The Drug Enforcement Administration (“DEA”) announced August 30, 2016 that it intends to add the opioids Mitragynine and 7-Hydroxymitragynine, also known as Kratom, to the list of Schedule I drugs under the federal Controlled Substances Act because Kratom poses an imminent hazard to public safety.

Kratom is a tropical tree indigenous to Thailand, Malaysia, Myanmar, and other areas of Southeast Asia. Its leaves are used to derive psychoactive pain-relieving ingredients, Mitragynine and 7-Hydroxymitragynine, which are believed to affect the brain similarly to heroin.  Kratom is available in dried/crushed leaves, powder, liquid, capsules, tablets and gum/resin.  Its effects have been reported as feelings of stimulation, euphoria, sedation, and pain relief.  However, nausea, weight loss, dizziness and vomiting have also been associated with the drug.  Kratom’s recreational use has increased dramatically in the past few years and it is often marketed as a legal alternative to controlled substances.

According to the DEA, Kratom has a long history of abuse in Southeast Asia and more recently in the U.S. In fact, studies have shown that Kratom is often misused to self-treat chronic pain and heroin withdrawal symptoms.  In addition, because users obtain Kratom through unknown and unregulated sources, the identity and purity of the substances is uncertain and therefore poses a significant health risk to users. The Center for Disease Control found that Kratom abuse leads to agitation, irritability, tachycardia,  nausea, drowsiness, and hypertension. Health risks found in Kratom abusers include hepatotoxicity, psychosis, seizure, weight loss, insomnia, tachycardia, vomiting, poor concentration, hallucinations, and death. The DEA is aware of 15 Kratom-related deaths between 2014 and 2016.

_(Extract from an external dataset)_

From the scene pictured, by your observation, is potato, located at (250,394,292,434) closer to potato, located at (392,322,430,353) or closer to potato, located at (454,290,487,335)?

Kratom does not have an approved medical use in the U.S. and has not been studied for treatment purposes, according to the Food and Drug Administration. Furthermore, there are no approved new drug applications or investigational drug applications for Kratom.  Therefore, the DEA determined that Kratom poses an imminent hazard to public safety.

Because the DEA has received evidence to support a finding that Kratom has a high potential for abuse, lacks any accepted medical use and accepted safety for use under medical supervision, it will proceed with scheduling Kratom as a Schedule I substance. As a result, Kratom will become subject to regulatory controls and administrative, civil and criminal sanctions applicable to the manufacture, distribution, importation, research and possession of a Schedule I controlled substance.